# Required work
A. According to the blog comment thread, which company gets more hate from geekdom than Microsoft?
B. Pick up the blog comment thread after its last comment and write the next few comments in the same style.

====== Quoted text ======

Michael: I thought about linking that video a week or two ago, and decided it was too close to the PG-13 line for me. I’m glad you linked it though! The truly sad part is watching it and mentally reciting the names of the celebrities she’s mocking. “Oh, there’s Lindsay Lohan… Tori Spelling… Lohan again… Hilton again… Anna Nicole Smith!”

Hey, you never gave a post-mortem on your experience at the emergent church!

Kurt: I don’t think you can believe in options and use GNU software. If Stallman knew, he’d kick your butt. And blame Eric Raymond for it.

Tuesday, February 28th, 2006

Richard - my bad. fast typing. not paying attention. (sort of like my errant confusion of our patron saint’s discussion group with that other blog we like to raz from time to time)

That said, Darl does need to be taken out to the woodshed. Only SCO gets more hate from geekdom than Microsoft.

Tuesday, February 28th, 2006

Jason, it seems they’re both in September. The one in Rollag is steam and run by some real studly (and mechanically brilliant) dudes, the one in Dalton has a lot of steam entries too and is a lot of fun. Both great times in pretty dang good WestCentralMN weather…we’re just starting to get some crisp evenings by late August.

Tuesday, February 28th, 2006

Now, now, Jason. Would I ever say that some poor chap should be dragged through the street and shot? Me? Remember, I’m the peaceful Canadian guy. I’m way too nice for such talk. Kurt is perpetrator.

Baseball Stuff

Tuesday, February 28th, 2006

I may have mentioned this before, but I play roto baseball with the author of this book. It tells the story of his conversion after Buckner’s error (you’ll have to read the book) and is also a trip down nostalgia lane. If you’ve ever loved the smell of a spring day on a baseball field or at a game you’ll like this book. Mike is also a first-class smack talker who would be deeply appreciated at the BHT.

The Rocket called up Jim Rome this morning after Rome told of Koby’s knock. Rome asked him if he was proud are ticked that Koby took him deep. Roger said both. Which I guess is why the next one was a little tight. You gotta love it when your old man says, “Sorry about that pitch inside. I was trying to change the view of the ball for you a little bit.”

Tuesday, February 28th, 2006

Kent, the Thresherman’s Reunion sounds a lot like the Pioneer Power Association event that happens down near New Prague. A good friend of mine took me there one year – very cool “retro-tech.” Kind of makes me want to setup a mad scientists lab in the basement, except my wife might frown on it. When does your event happen?

Michael: Pink video – amen. I’ll be showing that one to Paula as soon as she gets home. (Her employer runs some kind of draconian tyrant net filter. She can’t even look at BHT!)

Richard: “Except for Darl McBride, who should be dragged naked through the streets and shot. Oh, and patent abusers too. Those folks need a hurtin’.” My brother, preach it to me. I admin a mostly-MS shop, with a few nice OSS tools thrown in. Why-oh-why is it so hard for some to accept that it’s perfectly responsible to run both OSS and proprietary software? Just use what works. (rant over)

Tuesday, February 28th, 2006

I second that article on baseball, Michael. I think it could be a real corker.

====== Source excerpt ======

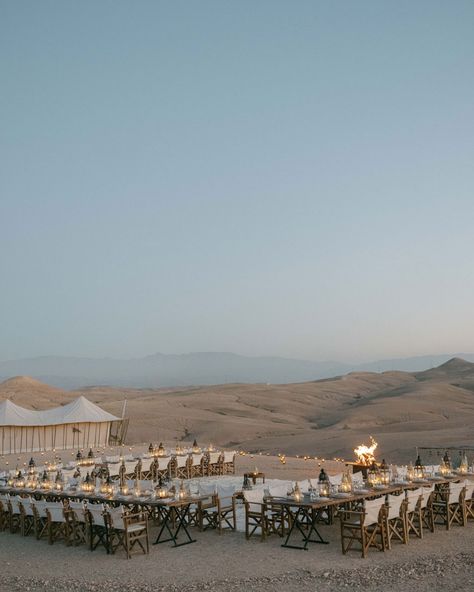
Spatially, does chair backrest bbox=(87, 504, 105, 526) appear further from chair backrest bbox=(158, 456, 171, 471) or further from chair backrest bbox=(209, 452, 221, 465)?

======

# Answers given
A. SCO

B.
How can anyone go outside today (at least here in KY) without thinking/smelling/feeling baseball?

Tuesday, February 28th, 2006

I guess I’m out of the loop. I thought Cuba had been banned from this tournament, no? This changes things. They may well have the best team there or at least the best prepared team at this early stage of the season.

BTW – I still look forward to the upcoming IM essay on the soul soothing properties of Baseball, Michael. How about it?

Tuesday, February 28th, 2006

Michael: That “Stupid Girls” video is awesome. I’d dare any TR blog out there to link to that.

Heh heh.

Phillip: I’m not sure where the open-source zealot image of me comes from. Honest, I didn’t grow this beard to join the ranks of Stallman and Alan Cox and all.

Open Source is cool. Commercial software is cool. Having options is cool. Everybody should just get along. Except for Darl McBride, who should be dragged naked through the streets and shot. Oh, and patent abusers too. Those folks need a hurtin’.

Moderator Stuff +

Tuesday, February 28th, 2006

NHT Fellows: If the URL by your name is to a dead, defunct or non-functioning web site, update it or something.

Also, I am going to start nagging Kurt to update the Bios soon, so check out the “member profile” category and be sure you have something up to date there. If not, repost a fresh one.

Richard: I think it will be great to see the team fielded by Cuba and the DR. Baseball is baseball. It’s a soul thing with me.

I preached today, and when I finished, another staff member came up to do a drug education thing. Lots of ballons. Popping and going all over the room. I told Denise, I dream of Anglicanism, and this is what I get. Of course, I am the dinosaur.

I’ve requested the school buy me a video projector. Next….candles. ECOBI is here.

Tuesday, February 28th, 2006

It’s both funny and sad to see a dad sail some chin music at the old kid old sock for going deep on him. But I take this as a small portent of an exciting and weird baseball season to come. I’m glad we’ve dipensed with the brief foosball interruption so we can get to sports. ducks under bar before Angus can storm in and smash him like a grape

Tuesday, February 28th, 2006

Happy autograph hunting, Michael. We’re in the midst of a snowstorm here so thoughts of Baseball are comforting. I can’t wait – though I don’t yet have much interest in this WBC thingee. Do you?

Tuesday, February 28th, 2006

I don’t think Roger can play in low “A,” no matter what. AA is probably as low as a major league can regress. What we are hearing is 1) Why didn’t Cinci buy the Rocket since Lex is one hour away? 2) Roger will be at any number of Legends games, so I will have my old Clemens baseball cards ready.

Tuesday, February 28th, 2006

Michael: Any kid who can take the Rocket deep has to be exciting. I’m sure the old man didn’t groove one for him. Is there any buzz in Ky about the rumor that Roger might begin the season with the Legends?

Phillip: Do say “Hi!” to Bill, Leslie et all from us!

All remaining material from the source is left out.